#### [練習任務 1]
在這段關於多重國家發展戰略疊加的摘要中,疊加優勢的實現有賴于什麼?
#### [練習任務 2]
請從這段關於多重國家發展戰略疊加的摘要的最後一句之後續寫下去。

#### [文件節選]
【摘要】發揮多重國家發展戰略疊加優勢,構建優勢互補的區域經濟布局和國土空間體系,是進一步全面深化改革的重要組成部分。多重戰略疊加賦能區域高質量發展,在于通過多重戰略在空間上的有機對接、協同與增強,促進區域間融通互補,優化區域經濟布局,培育新的增長極,提升區域發展活力。疊加優勢的實現,有賴于我國多層次區域戰略體系的科學構建及其功能定位的精準化和協同性。未來需進一步發揮戰略疊加優勢,通過“戰略目標-政策機制-行動路徑”的有機協同,確保戰略、政策、行動的一致性與協同性,增強多重戰略疊加的系統性、銜接性與可操作性,進一步促進區域高質量發展。

#### [所給資料]
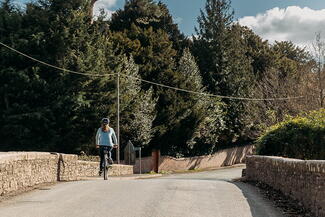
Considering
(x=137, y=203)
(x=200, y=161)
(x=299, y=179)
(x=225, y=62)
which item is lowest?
(x=200, y=161)

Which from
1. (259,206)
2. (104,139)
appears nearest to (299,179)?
(259,206)

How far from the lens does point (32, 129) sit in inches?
1068

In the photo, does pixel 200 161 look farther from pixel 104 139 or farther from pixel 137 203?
pixel 137 203

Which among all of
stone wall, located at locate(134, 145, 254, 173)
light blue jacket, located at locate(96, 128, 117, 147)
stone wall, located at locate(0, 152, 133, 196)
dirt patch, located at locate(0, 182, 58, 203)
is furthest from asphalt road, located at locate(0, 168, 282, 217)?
stone wall, located at locate(134, 145, 254, 173)

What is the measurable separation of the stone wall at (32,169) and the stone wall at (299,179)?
18.7 ft

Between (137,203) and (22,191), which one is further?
(22,191)

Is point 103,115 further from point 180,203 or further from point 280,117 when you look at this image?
point 180,203

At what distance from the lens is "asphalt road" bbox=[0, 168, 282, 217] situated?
711 centimetres

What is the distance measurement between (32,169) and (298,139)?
8.19 metres

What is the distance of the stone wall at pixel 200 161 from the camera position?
3678 centimetres

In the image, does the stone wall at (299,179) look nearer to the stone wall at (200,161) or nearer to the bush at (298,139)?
the bush at (298,139)

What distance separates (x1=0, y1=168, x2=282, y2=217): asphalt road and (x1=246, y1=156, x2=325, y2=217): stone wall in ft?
1.81

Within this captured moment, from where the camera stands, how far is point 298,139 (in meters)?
14.3

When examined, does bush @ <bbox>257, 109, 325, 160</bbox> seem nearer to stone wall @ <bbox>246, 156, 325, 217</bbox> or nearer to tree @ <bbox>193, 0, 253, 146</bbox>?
stone wall @ <bbox>246, 156, 325, 217</bbox>
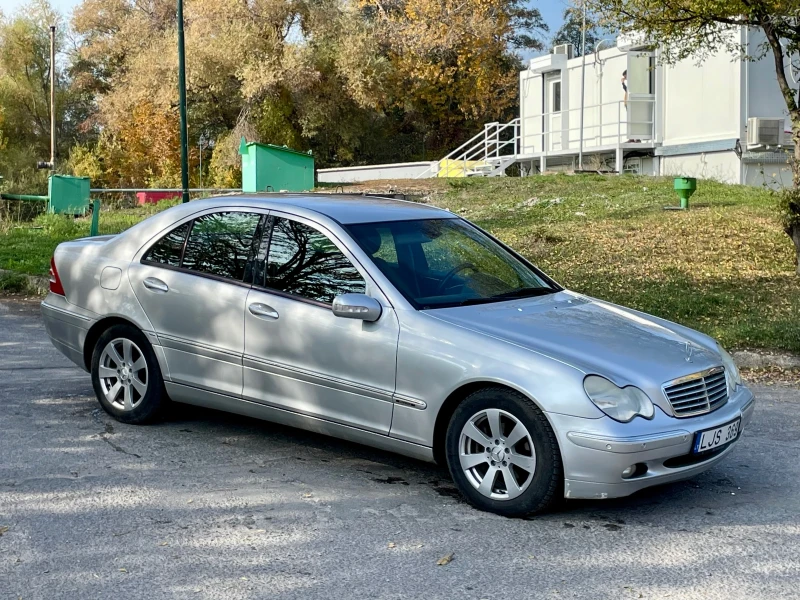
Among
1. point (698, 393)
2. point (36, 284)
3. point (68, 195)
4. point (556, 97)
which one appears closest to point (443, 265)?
point (698, 393)

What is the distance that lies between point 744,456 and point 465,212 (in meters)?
13.2

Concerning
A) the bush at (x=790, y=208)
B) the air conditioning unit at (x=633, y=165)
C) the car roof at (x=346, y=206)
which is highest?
the air conditioning unit at (x=633, y=165)

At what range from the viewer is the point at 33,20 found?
53.0 m

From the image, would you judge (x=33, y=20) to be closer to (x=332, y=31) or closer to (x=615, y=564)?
(x=332, y=31)

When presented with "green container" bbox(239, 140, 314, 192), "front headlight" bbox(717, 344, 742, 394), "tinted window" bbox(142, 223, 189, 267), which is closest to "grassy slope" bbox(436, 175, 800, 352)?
"front headlight" bbox(717, 344, 742, 394)

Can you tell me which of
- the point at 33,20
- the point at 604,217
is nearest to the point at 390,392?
the point at 604,217

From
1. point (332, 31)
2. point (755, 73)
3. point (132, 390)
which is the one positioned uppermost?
point (332, 31)

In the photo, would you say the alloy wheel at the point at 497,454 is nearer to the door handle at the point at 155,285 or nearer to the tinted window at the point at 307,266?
the tinted window at the point at 307,266

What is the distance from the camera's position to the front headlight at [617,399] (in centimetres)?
484

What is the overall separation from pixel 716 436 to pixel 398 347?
1.70 meters

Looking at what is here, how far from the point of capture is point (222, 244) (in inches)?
254

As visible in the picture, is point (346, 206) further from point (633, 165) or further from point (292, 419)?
point (633, 165)

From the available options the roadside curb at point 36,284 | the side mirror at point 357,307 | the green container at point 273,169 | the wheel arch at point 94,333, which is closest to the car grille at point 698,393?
the side mirror at point 357,307

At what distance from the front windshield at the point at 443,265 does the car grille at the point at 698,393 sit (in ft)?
4.18
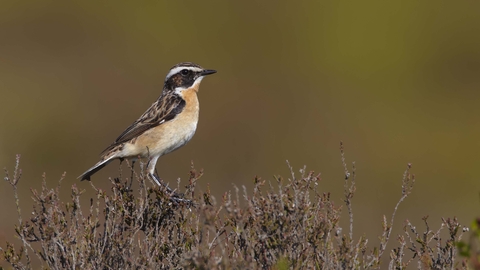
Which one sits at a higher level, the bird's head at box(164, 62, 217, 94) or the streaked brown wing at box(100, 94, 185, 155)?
the bird's head at box(164, 62, 217, 94)

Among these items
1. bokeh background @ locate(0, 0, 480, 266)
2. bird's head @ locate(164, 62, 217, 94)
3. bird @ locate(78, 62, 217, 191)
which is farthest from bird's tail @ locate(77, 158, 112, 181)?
bokeh background @ locate(0, 0, 480, 266)

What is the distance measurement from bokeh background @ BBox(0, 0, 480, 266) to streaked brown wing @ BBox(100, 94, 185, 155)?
530 cm

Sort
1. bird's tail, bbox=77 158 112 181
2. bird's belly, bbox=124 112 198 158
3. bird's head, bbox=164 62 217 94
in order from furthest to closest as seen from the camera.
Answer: bird's head, bbox=164 62 217 94 < bird's belly, bbox=124 112 198 158 < bird's tail, bbox=77 158 112 181

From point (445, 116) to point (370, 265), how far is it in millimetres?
15910

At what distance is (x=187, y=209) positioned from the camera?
6.02m

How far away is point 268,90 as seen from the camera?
21203 mm

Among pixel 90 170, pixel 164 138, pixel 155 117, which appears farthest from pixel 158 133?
pixel 90 170

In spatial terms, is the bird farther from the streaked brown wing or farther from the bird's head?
the bird's head

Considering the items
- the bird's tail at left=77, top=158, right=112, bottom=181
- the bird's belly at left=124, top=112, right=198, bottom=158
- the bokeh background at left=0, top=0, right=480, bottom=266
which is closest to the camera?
the bird's tail at left=77, top=158, right=112, bottom=181

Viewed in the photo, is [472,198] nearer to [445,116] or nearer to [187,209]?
[445,116]

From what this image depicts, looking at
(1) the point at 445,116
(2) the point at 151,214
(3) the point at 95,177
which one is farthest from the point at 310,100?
(2) the point at 151,214

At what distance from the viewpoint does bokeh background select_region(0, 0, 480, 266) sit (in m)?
16.9

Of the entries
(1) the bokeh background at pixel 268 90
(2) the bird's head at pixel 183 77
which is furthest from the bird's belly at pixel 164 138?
(1) the bokeh background at pixel 268 90

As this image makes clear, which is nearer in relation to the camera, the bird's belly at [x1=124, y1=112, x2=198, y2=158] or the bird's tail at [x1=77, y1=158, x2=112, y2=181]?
the bird's tail at [x1=77, y1=158, x2=112, y2=181]
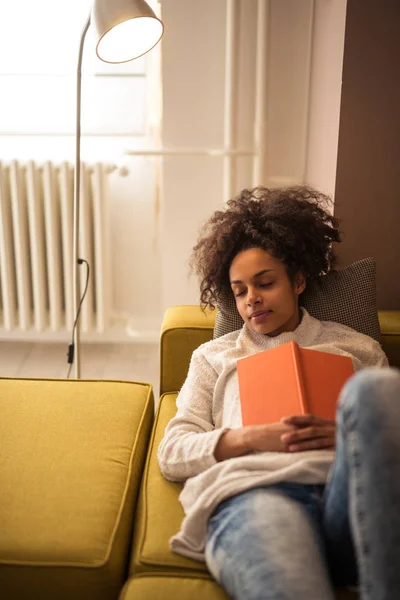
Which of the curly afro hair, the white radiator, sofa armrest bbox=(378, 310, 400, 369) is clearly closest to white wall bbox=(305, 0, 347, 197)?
the curly afro hair

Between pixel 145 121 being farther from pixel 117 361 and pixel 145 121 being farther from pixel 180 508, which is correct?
pixel 180 508

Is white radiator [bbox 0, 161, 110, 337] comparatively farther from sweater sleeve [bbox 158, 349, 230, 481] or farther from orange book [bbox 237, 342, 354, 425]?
orange book [bbox 237, 342, 354, 425]

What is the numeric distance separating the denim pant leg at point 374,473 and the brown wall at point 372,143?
3.26 ft

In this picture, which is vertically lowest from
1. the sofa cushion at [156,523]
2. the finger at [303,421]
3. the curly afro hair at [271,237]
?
A: the sofa cushion at [156,523]

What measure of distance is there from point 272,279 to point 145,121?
1355mm

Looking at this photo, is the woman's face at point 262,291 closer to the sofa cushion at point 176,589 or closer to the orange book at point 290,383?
the orange book at point 290,383

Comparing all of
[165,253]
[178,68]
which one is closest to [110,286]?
[165,253]

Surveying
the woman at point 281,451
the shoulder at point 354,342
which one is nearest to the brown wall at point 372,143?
the woman at point 281,451

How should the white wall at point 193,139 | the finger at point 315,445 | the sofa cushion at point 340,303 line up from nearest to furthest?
the finger at point 315,445 → the sofa cushion at point 340,303 → the white wall at point 193,139

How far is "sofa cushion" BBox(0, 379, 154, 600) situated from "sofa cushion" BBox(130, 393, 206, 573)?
0.10 feet

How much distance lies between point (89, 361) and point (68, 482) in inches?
56.9

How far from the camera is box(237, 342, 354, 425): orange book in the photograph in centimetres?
126

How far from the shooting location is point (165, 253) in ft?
8.64

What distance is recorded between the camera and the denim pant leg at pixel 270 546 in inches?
36.5
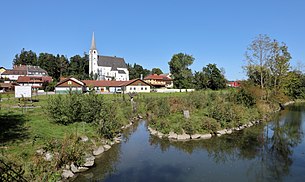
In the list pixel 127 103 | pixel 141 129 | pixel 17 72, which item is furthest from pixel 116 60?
pixel 141 129

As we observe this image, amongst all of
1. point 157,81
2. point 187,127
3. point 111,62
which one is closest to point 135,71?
point 111,62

#### [回答 1]
有賴于我國多層次區域戰略體系的科學構建及其功能定位的精準化和協同性。

#### [回答 2]
【關鍵詞】戰略疊加" 區域經濟" 區域協調發展" 高質量發展
【中圖分類號】F127" " " " " " " " " " " " " " " " 【文獻標識碼】A
【DOI】10.16619/j.cnki.rmltxsqy.2025.04.006
習近平總書記在安徽考察時強調:“要深入貫徹黨的二十大和二十屆三中全會精神,全面貫徹新發展理念,發揮多重國家發展戰略疊加優勢。”2024年中央經濟工作會議提出,要“發揮區域協調發展戰略、區域重大戰略、主體功能區戰略的疊加效應,積極培育新的增長極”。這些論述體現了黨中央對區域戰略的最新謀劃與深化部署。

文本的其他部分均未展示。